Monastery buildings

Vis­i­tors who approach Wel­tenburg by the river­side road are some­times dis­ap­point­ed by the ensem­ble of build­ings hud­dled against the steep slope of the Frauen­berg hill. Com­pared with oth­er Baroque abbeys, the struc­ture appears more like a cas­tle at first sight – until one pass­es through the two entrance gate­ways and arrives in the irreg­u­lar­ly shaped court­yard. It is only from the riv­er itself that a true impres­sion can be gained of the fine bal­ance Philipp Blank achieved in his over­all plan for the monas­tic com­plex, for the spec­tac­u­lar façade of the monastery build­ings looks direct­ly onto the Danube. Blank tru­ly extract­ed an opti­mum from the topo­graph­i­cal, his­tor­i­cal, and finan­cial cir­cum­stances he encoun­tered in 1714, when work began on the project. With its 45 m high tow­er and the impos­ing drum of the dome, the abbey church forms a com­po­si­tion­al counter to the chapel on the Frauen­berg. Meet­ing in an obtuse angle on the river­bank, the two long, sym­met­ri­cal, triple-storey wings of the monastery express, in their clar­i­ty and sim­plic­i­ty – but also in their func­tion­al divi­sion – the dou­ble imper­a­tive of the Bene­dic­tine rule: “ora et lab­o­ra” (pray and work). At the con­ver­gence of the wings lies a nar­row entrance with a pal­ing gate (dat­ed 1736), above which an enclosed cor­ri­dor link­ing the two struc­tures was lat­er added. The elder Asam had prob­a­bly planned an arched por­tal here, which would have been accessed by an open stair­case flanked by sculptures.
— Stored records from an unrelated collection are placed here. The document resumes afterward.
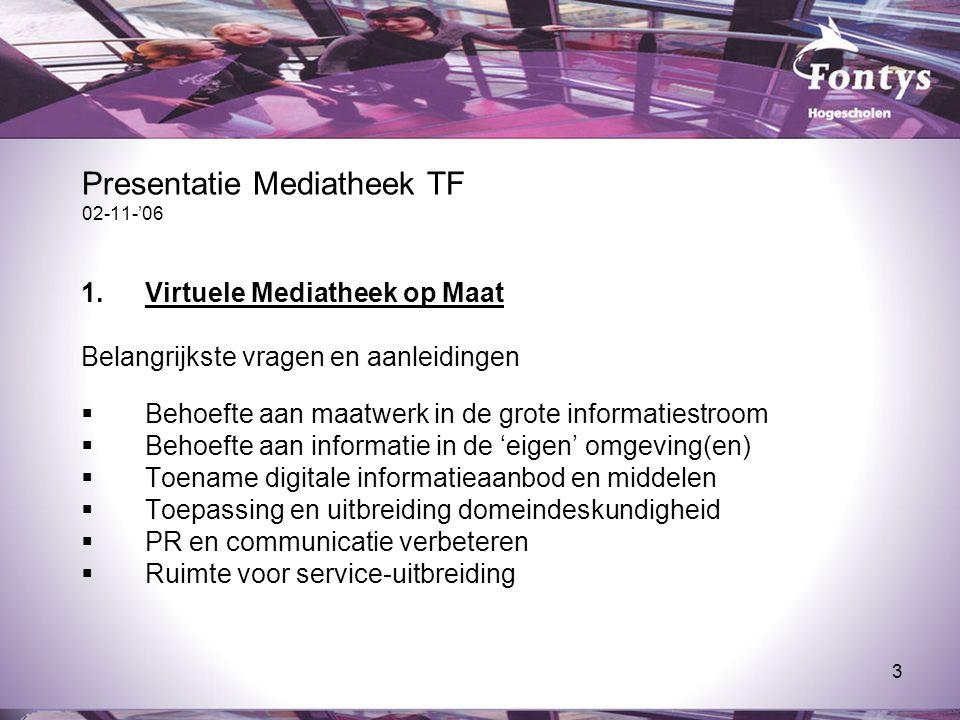3 Presentatie Mediatheek TF 02-11-'06 1.Virtuele Mediatheek op Maat Belangrijkste vragen en aanleidingen  Behoefte aan maatwerk in de grote informati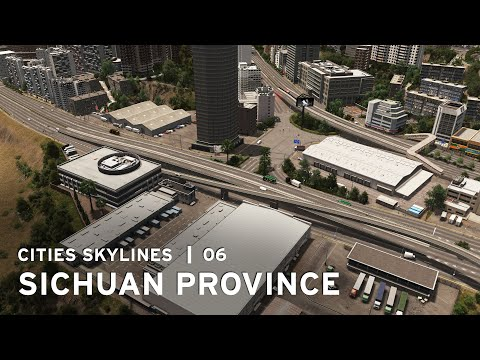 China Post - Cities Skylines: Sichuan Province - 06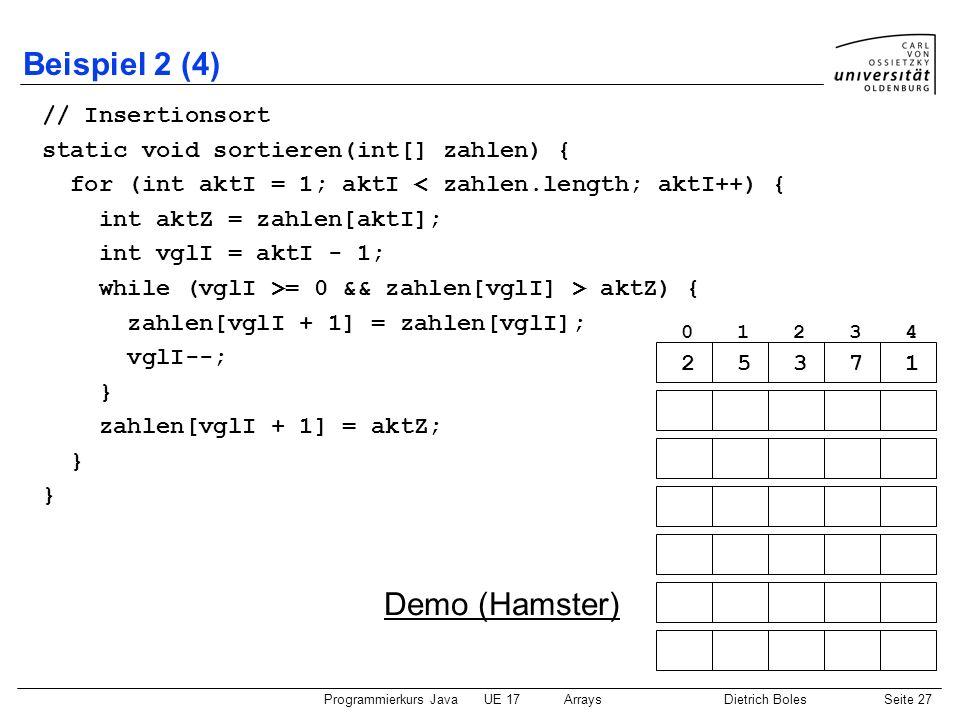 Programmierkurs JavaUE 17ArraysDietrich BolesSeite 27 Beispiel 2 (4) // Insertionsort static void sortieren(int[] zahlen) { for (int aktI = 1; aktI <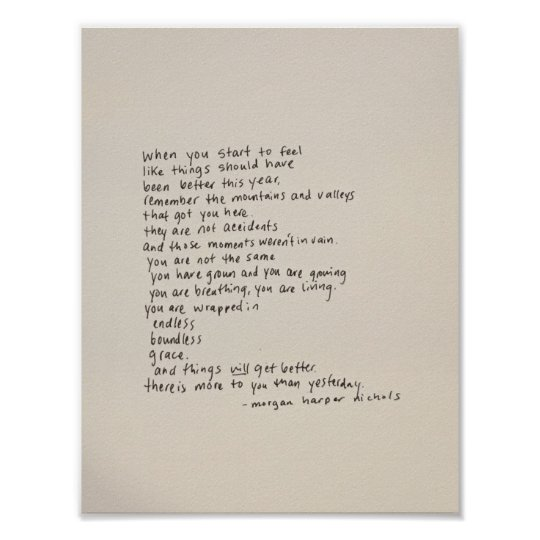 There Is More To You Than Yesterday A Poem Poster Zazzle Com
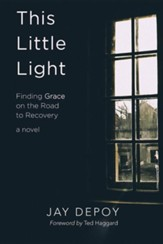 This Little Light: Finding Grace on the Road to Recovery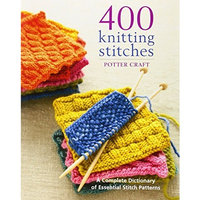 Potter Craft Books 400 Knitting Stitches POT-62732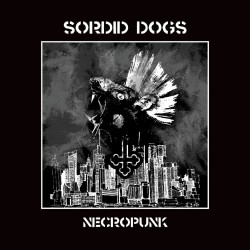 Sordid Dogs - Necro Punk - CASSETTE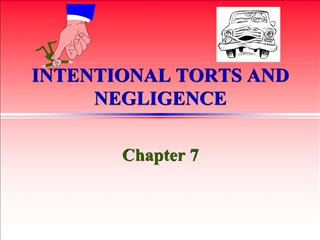 INTENTIONAL TORTS AND NEGLIGENCE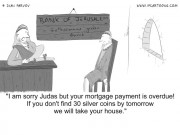 Finance Cartoon #0032 - I am sorry Judas but your mortgage payment is overdue! If you don't find...
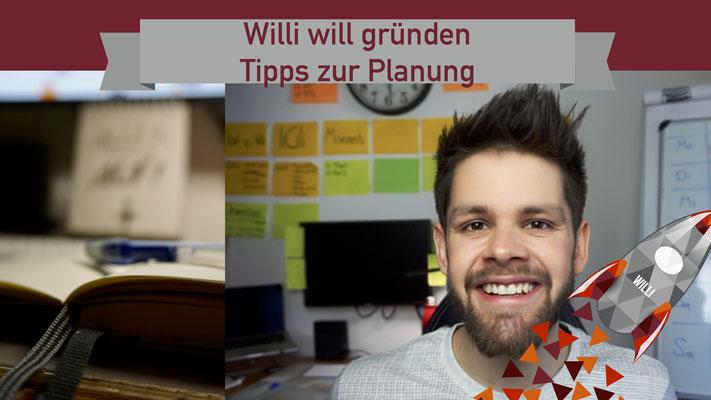 Willi will gründen: Tipps zur Planung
The polyg­o­nal abbey court­yard is closed off on the west­ern side (fac­ing the Danube) by the west wing, erect­ed by F. Beer. It for­mer­ly accom­mo­dat­ed the sta­bles, oil mill, guest rooms, and abbey bailiff’s apart­ments, and now hous­es St. George’s pas­toral cen­tre and a abbey tav­ern. The land­ward gate­way now hous­es the recep­tion of the guest house, and the brew­ery lies to the south. The nar­row court­yard widens towards the east, where the church and monas­tic build­ings lie, which in turn enclose a rec­tan­gu­lar clois­ter gar­den. On the side fac­ing the Danube, the north wing (built by Ph. Blank him­self) hous­es the admin­is­tra­tion, kitchen and refec­to­ry on the ground floor, the prelates’ rooms on the first floor, and prince­ly quar­ters and recre­ation­al rooms on the top floor. To the south of the com­plex, the monas­tic and eco­nom­ic build­ings are con­nect­ed by a curved retain­ing wall crowned by a balustrade. It is pierced by gate­ways lead­ing to the Frauen­berg hill and the cliff-side cel­lars. The lat­ter were orig­i­nal­ly used as fer­ment­ing rooms, but now house the vis­i­tors’ cen­tre and an exhi­bi­tion on Weltenburg’s his­to­ry, cul­ture, and nat­ur­al phenomena.